Mehr Gehalt trotz Krise?
„Nur nicht über Geld reden!“ Diese Prämisse gilt in Deutschland nach wie vor. Dabei kann Transparenz auch beim Thema Verdienst durchaus Vorteile bringen, zum Beispiel bei der nächsten Gehaltsverhandlung.
Neue Projekte, mehr Verantwortung, dauerhafte Vertretungen – es gibt viele Gründe für mehr Gehalt. Der Fachkräftemangel stärkt die Position der Beschäftigten. Zu forsch sollte dennoch niemand auftreten.
„Über Geld redet man nicht!“ Diesen Merksatz lernt der Berufseinsteiger in Deutschland schnell. Die Frage nach dem Verdienst des Gegenübers gilt hierzulande vielfach als nahezu intim und daher unpassend. Darüber hinaus gibt es sogar Klauseln in Arbeitsverträgen, die es untersagen, im Kollegenkreis über das eigene Salär zu sprechen. Das kann man – nicht ganz zu Unrecht – für verkrampft und unmodern halten, es macht aber eine Sache noch schwieriger, als sie ohnehin schon ist: Die Gehaltsverhandlung.

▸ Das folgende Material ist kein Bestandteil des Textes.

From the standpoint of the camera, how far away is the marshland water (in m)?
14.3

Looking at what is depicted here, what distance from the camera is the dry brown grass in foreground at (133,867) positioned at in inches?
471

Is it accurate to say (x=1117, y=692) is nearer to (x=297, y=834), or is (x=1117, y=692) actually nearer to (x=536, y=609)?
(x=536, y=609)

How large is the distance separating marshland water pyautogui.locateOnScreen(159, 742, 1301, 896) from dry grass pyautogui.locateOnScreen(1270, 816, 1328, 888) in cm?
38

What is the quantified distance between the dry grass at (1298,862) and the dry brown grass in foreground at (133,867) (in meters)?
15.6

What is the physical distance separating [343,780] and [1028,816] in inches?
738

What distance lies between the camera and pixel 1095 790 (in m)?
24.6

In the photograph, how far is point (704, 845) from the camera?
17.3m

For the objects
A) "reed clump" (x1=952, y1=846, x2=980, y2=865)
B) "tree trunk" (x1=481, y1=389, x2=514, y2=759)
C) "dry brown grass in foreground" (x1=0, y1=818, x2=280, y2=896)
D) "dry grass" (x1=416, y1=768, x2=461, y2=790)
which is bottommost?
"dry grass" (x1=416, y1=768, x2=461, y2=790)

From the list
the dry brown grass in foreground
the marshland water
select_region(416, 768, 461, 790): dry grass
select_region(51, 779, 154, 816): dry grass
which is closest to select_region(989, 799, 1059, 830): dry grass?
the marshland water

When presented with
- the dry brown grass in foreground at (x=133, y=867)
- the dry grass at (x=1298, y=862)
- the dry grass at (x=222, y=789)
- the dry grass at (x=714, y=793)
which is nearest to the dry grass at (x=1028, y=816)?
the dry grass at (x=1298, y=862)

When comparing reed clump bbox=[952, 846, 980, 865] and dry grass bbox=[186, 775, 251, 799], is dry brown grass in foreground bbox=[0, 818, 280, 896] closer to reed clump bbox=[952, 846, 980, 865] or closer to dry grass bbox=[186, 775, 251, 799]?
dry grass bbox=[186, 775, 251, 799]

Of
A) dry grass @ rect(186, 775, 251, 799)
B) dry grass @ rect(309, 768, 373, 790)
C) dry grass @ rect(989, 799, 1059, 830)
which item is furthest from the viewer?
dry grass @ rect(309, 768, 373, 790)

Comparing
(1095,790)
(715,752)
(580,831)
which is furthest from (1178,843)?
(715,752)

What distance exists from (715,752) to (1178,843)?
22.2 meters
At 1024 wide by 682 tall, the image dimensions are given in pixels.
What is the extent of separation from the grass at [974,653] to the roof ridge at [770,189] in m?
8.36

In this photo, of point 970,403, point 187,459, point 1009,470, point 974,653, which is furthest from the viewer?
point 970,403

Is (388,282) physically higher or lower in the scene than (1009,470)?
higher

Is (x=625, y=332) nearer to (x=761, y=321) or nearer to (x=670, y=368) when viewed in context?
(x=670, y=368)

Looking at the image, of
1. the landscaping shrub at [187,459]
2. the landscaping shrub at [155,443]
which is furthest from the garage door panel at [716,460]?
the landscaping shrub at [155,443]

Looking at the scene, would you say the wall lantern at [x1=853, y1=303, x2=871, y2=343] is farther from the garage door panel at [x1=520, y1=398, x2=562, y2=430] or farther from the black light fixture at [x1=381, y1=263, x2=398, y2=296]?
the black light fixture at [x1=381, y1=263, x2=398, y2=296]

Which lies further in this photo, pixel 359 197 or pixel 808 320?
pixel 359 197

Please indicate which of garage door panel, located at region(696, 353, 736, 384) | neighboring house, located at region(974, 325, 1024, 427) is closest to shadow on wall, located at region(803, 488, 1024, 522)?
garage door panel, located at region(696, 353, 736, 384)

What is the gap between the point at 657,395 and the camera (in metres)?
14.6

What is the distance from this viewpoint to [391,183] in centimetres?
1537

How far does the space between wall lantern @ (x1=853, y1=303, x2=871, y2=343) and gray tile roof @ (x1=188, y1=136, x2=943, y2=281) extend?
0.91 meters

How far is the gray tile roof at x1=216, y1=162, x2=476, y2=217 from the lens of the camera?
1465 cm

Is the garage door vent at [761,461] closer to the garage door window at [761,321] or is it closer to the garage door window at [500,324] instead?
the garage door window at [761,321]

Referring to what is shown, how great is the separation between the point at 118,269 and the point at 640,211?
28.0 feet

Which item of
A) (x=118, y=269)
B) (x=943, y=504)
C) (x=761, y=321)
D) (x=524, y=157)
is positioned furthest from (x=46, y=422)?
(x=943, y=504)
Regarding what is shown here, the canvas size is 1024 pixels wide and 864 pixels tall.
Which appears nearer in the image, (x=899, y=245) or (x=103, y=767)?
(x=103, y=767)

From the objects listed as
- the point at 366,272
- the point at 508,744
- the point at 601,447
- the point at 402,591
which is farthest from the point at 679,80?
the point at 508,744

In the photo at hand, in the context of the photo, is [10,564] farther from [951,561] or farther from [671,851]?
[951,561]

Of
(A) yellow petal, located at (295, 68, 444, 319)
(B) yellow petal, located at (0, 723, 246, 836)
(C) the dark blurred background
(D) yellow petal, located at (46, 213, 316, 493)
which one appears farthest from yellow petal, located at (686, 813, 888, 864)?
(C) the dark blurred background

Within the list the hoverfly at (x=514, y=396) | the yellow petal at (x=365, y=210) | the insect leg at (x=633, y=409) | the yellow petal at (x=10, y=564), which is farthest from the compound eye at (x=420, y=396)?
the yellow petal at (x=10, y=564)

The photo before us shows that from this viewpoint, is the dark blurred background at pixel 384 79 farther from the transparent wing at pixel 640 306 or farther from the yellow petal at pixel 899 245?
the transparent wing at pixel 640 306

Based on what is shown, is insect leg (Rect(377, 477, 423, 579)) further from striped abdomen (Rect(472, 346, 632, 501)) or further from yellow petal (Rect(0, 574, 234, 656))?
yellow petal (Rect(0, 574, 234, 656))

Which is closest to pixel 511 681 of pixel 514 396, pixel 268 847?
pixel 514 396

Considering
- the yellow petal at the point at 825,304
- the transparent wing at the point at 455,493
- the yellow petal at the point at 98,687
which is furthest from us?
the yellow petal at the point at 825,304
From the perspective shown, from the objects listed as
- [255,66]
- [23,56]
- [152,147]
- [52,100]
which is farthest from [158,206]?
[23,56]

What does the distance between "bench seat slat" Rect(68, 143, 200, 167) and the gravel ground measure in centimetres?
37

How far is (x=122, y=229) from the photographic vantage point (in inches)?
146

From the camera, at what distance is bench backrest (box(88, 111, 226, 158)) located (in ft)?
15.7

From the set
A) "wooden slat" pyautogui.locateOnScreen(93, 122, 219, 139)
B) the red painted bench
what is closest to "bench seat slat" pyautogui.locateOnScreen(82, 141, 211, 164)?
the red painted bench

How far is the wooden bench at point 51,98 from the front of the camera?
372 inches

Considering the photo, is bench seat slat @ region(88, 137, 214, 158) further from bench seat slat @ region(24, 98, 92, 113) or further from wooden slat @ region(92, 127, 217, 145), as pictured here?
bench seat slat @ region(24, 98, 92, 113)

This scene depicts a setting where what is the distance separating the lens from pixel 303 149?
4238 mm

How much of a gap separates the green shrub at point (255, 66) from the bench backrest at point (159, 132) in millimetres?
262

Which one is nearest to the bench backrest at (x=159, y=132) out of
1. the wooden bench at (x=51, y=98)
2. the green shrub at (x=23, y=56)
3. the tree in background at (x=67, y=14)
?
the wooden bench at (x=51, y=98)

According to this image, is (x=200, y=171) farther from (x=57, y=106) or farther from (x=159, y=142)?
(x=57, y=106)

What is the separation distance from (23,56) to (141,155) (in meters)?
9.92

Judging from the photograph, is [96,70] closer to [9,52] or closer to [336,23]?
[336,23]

Gerade, wenn das Arbeitsjahr langsam dem Ende entgegengeht, wird gern Zwischenbilanz gezogen. Wie läuft es mit den Projekten? Und mit Kollegen und Vorgesetzten? Passt das aktuelle Gehalt noch zu Arbeitsaufkommen und Verantwortungsbereich? Und sollten sich die gestiegenen Lebenshaltungskosten nicht auch stärker im Lohn widerspiegeln? Fragen, die legitim sind, aber dennoch Probleme mit sich bringen können. Denn gerade in Krisenzeiten, in denen auch viele Unternehmen unter gestiegenen Kosten ächzen, stellt sich die Frage nach mehr Geld nicht so leicht. Vertagen sollte man den Wunsch danach aber trotzdem nicht, denn die daraus resultierende Unzufriedenheit sorgt oft für langfristigen Frust am Arbeitsplatz.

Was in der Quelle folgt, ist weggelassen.